Tagore's last verses finds fresh life in Paresh Maity art

The verses, said to be the last written by the bard and published in posthumously in 1973 as "Shesh Lekha" were later translated into English by writer, poet and film producer Pritish Nandy. The 1941 poems have now inspired artist Paresh Maity's new watercolours, which are currently showcased in the national capital.
The 15 works of art organised by the Art Alive Gallery are being exhibited at the National Gallery of Modern Art till August 28, 2011.
"Rather than an ode to the End to me these texts appear an eager fervent invitation to a new subliminal beginning. In my works I have attempted to capture this keenness, this sublimity," says Maity who points out that he grew up studying the poet's work and finds it "immensely fascinating."

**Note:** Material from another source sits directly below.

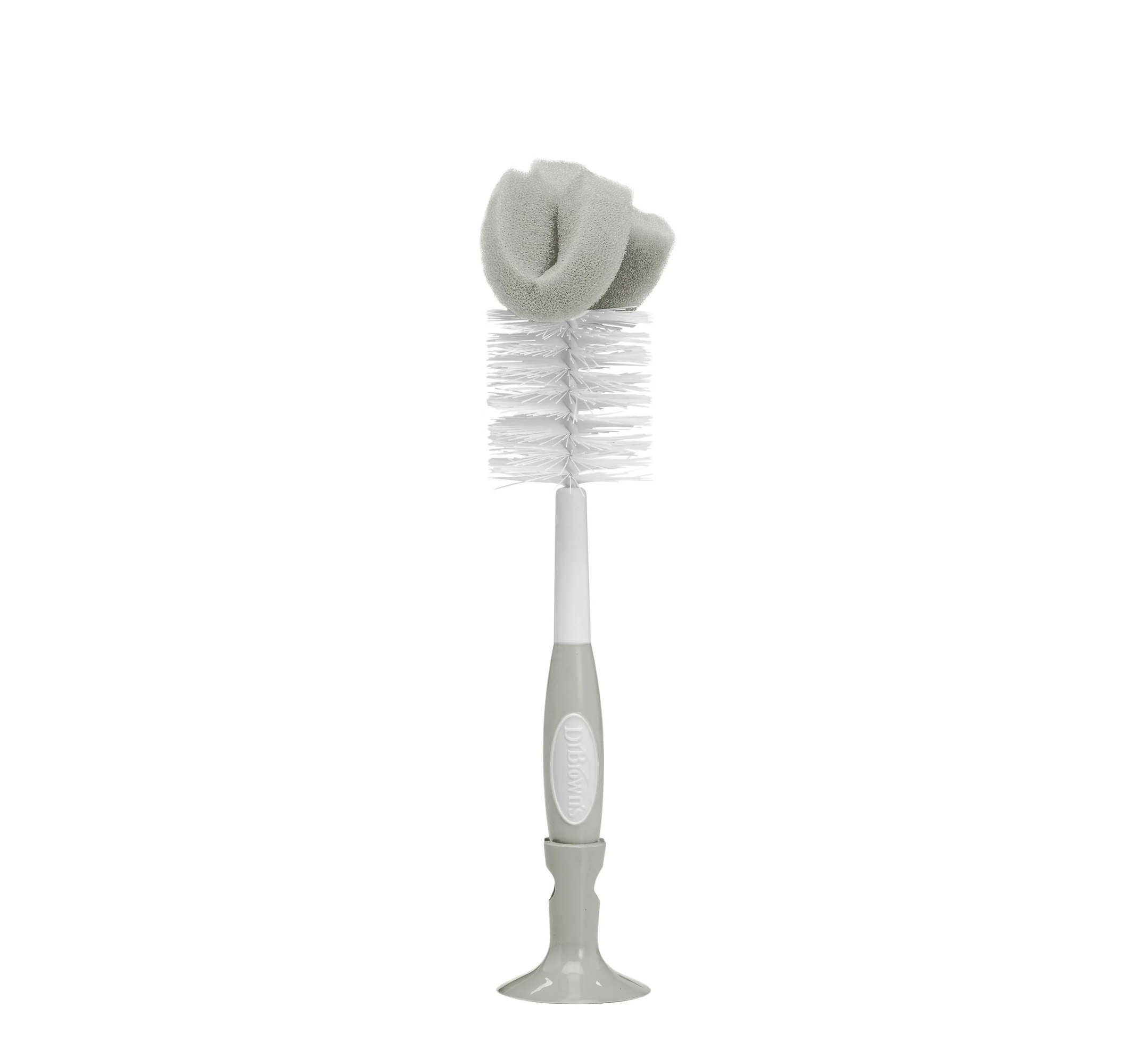 Dr Brown's Natural Flow® Baby Bottle Brush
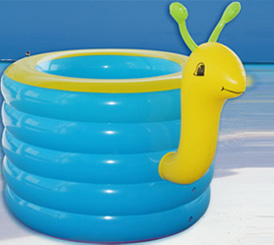 ӯ̩΁ţˮ���\(ch��ng)�д�����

The artist who began his career with landscape scenery moved on to representations of the human form to his recent bold and graphic paintings that sport strong colour and unusual croppings.

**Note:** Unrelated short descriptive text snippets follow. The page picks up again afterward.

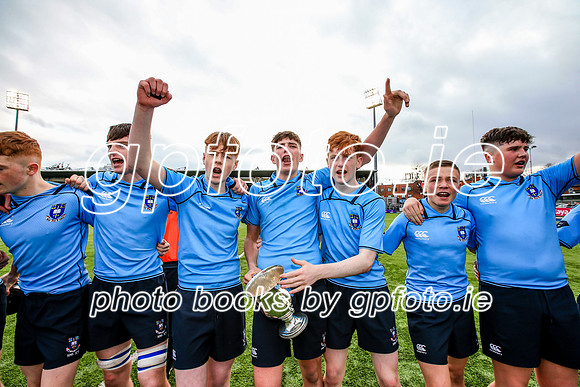 20-3-2019CGJ28932.JPG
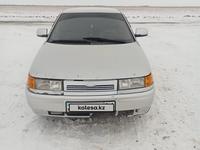 ВАЗ (Lada) 2112 2006 годаүшін900 000 тг. в Актобе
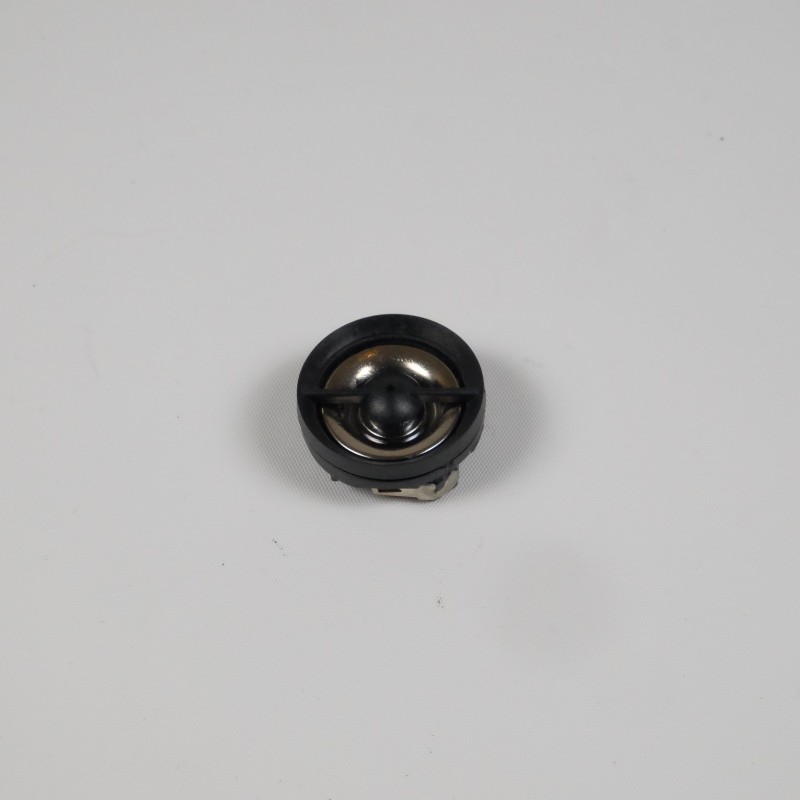 4-07 - 8ohm 4-07 - 8ohm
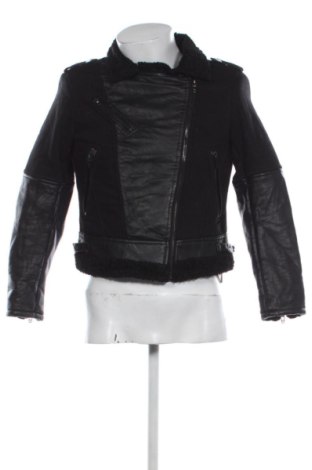 Geacă de bărbati BlankNYC, Mărime M, Culoare Negru, Preț 186,99 Lei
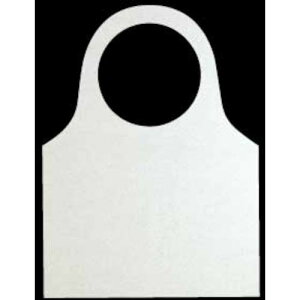 单HƁ@񂽂Gv@L@n@yiԁF200749z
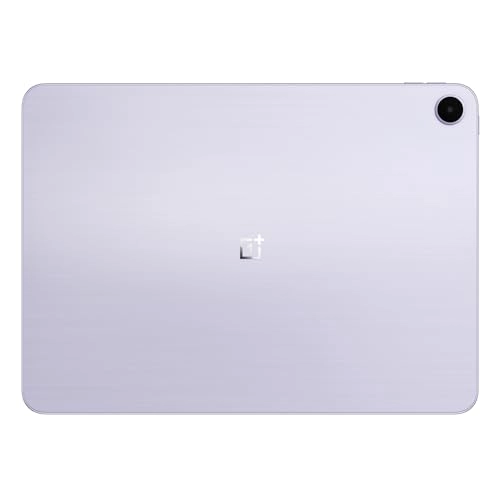 Pad Go 2 - 128GB 12.1"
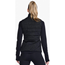 2XU Juoksuliivi Ignition Insulation Vest Naisten Black/Abstract Monogram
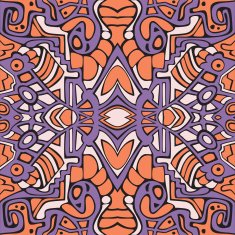 Abstract Design N9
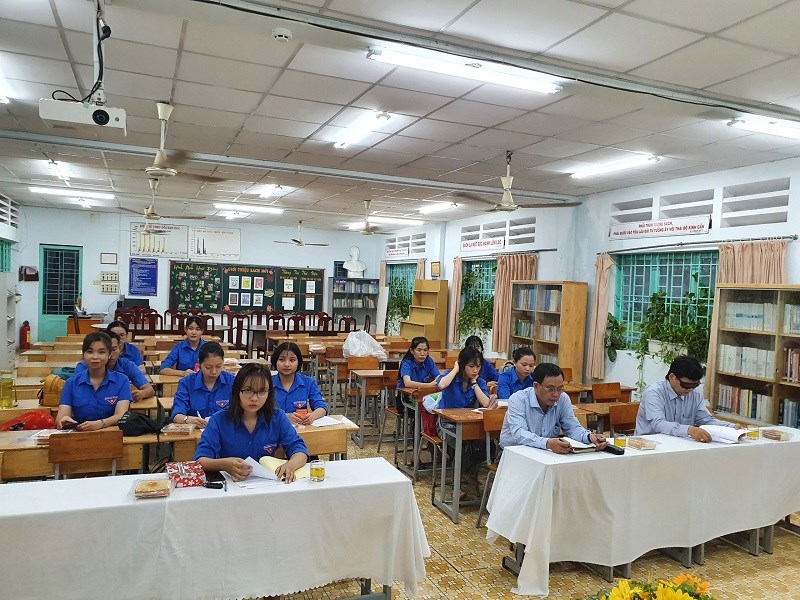 Nhấn vào ảnh để phóng to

Awarded the Nobel Prize for his "profoundly sensitive fresh and beautiful verse", the current exhibition say organisers is "an attempt to uncover a new Tagore, one hitherto unknown to readers, burdened by thoughts of impending cessation and yet unsurpassable in his calmness, in his eager admiration for and final willing submission in the hands of the unknown."

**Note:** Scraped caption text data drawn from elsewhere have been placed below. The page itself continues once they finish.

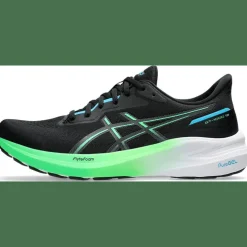 GT-1000 13 Herren Laufschuhe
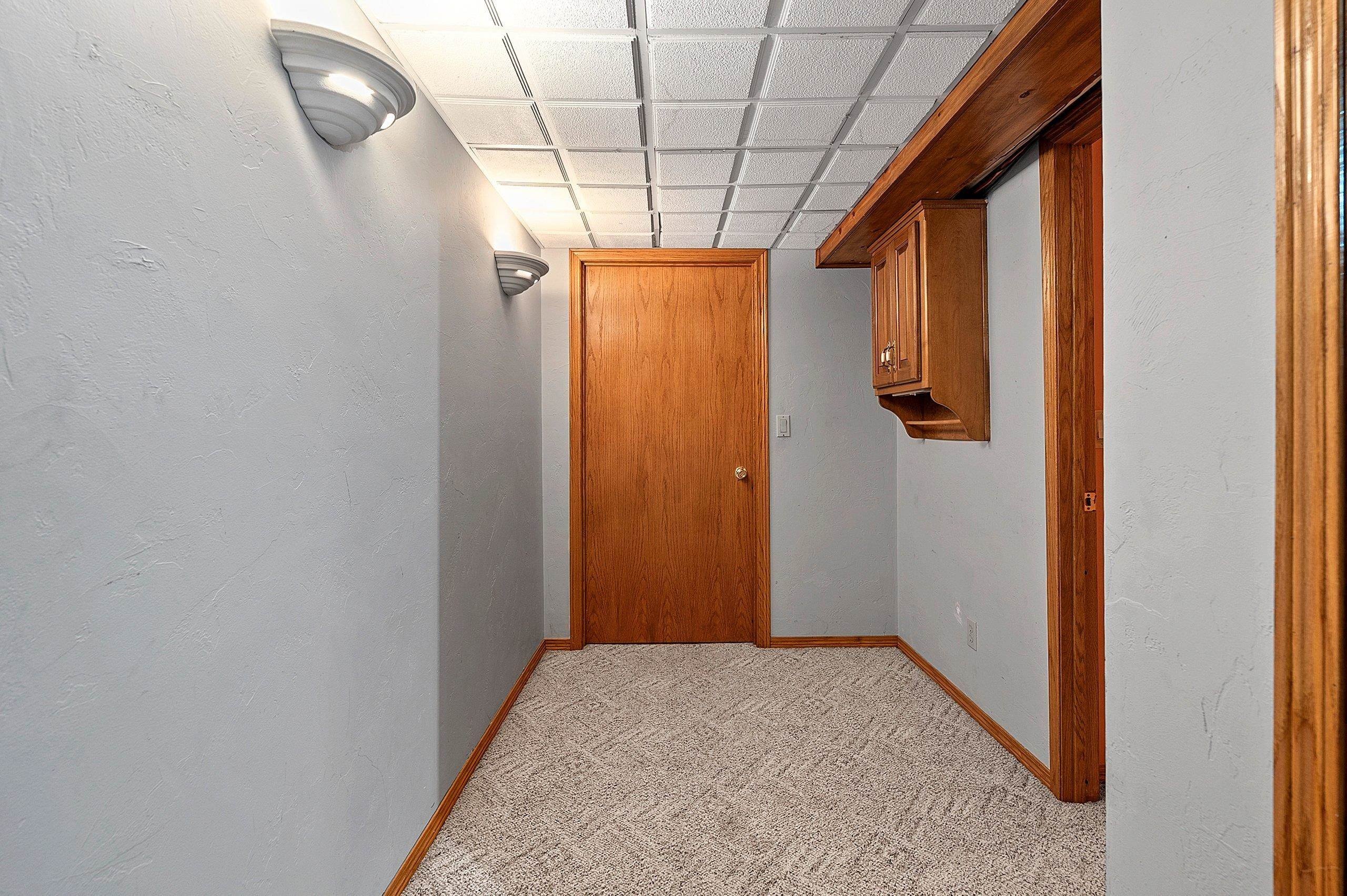 GREEN BAY, Wisconsin, 54313-8600, United States, 3 Bedrooms Bedrooms, ,4 BathroomsBathrooms,Residential,For Sale,2009732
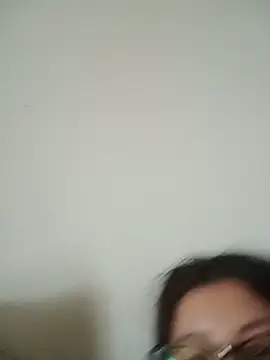 Claudiafresita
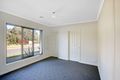 Property photo of 97 Vincent Drive South Morang VIC 3752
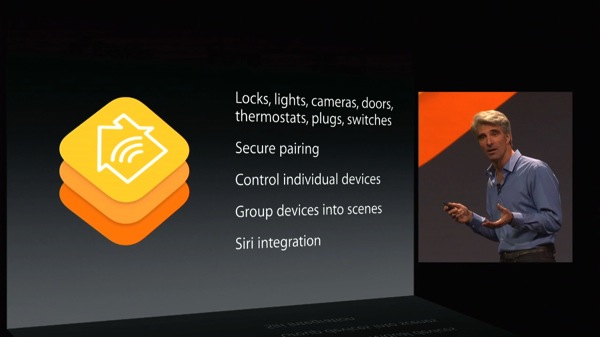 Apple Special Event WWDC 14  HD m4v  01 35 16 724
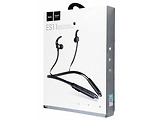 Hoco Maret ES11 Bluetooth Earphone / Grey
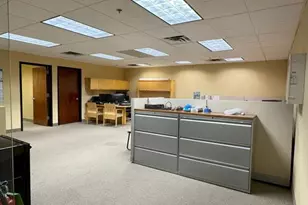 2200 Fletcher Ave 512, Fort Lee, NJ 07024 - Photo 1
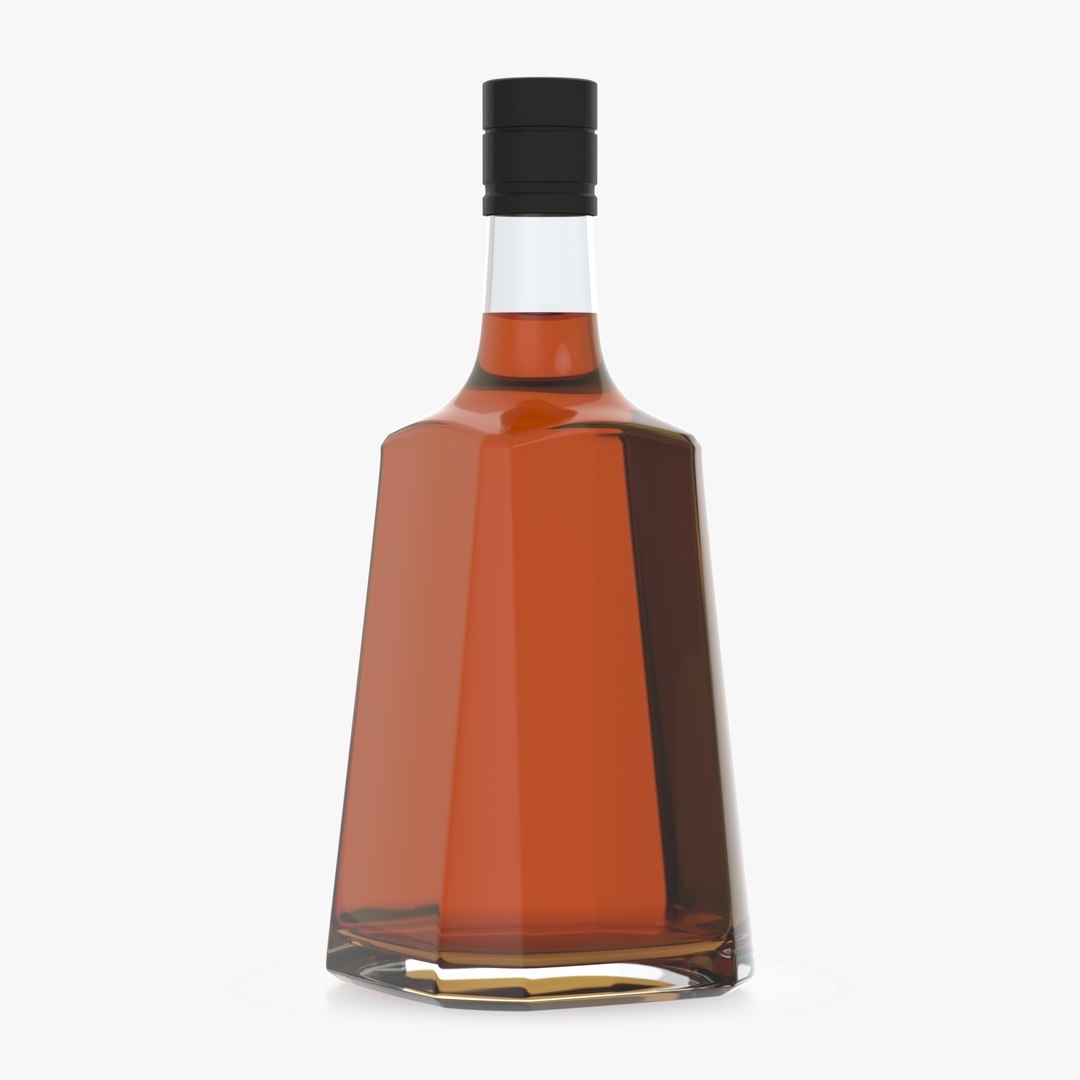 alcohol bottles collected model https://p.turbosquid.com/ts-thumb/xs/7nfSzt/EmNbe23H/2glass_bottle/jpg/1537283551/1920x1080/fit_q87/78d69af17f18fdda1328b2fd546f11251913dba3/2glass_bottle.jpg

Among the works being shown are "Forts in the Moonless Night" and the "There Comes the Moon", "The Raga of Spring" and the "In the Fifth year of Marriage".
The poems, considered by many to be some of the poet's finest works contains "a sense of serene melancholy" and reiterates a "triumphant theme that in death there is nothing to fear."
Maity says he drew inspiration from "not the obvious pall that stealthily hovers over the source of his inspiration but rather the mystical, surreal aspects of a poet's invocation to the ultimate unknown."
"After Pritish suggested I go through the poems and do artworks based on them, we planned to do the exhibition in January," says the artist.
Maity imbibes within his familiar landscape the intricacies of Tagore's words, bits of his own atmosphere, his chair, his window etc. The artist's works graze against and away from Tagore, moving simultaneously from the mundane to the transcendental.
Organisers say the exhibition is scheduled to travel to Mumbai and Kolkata later this year.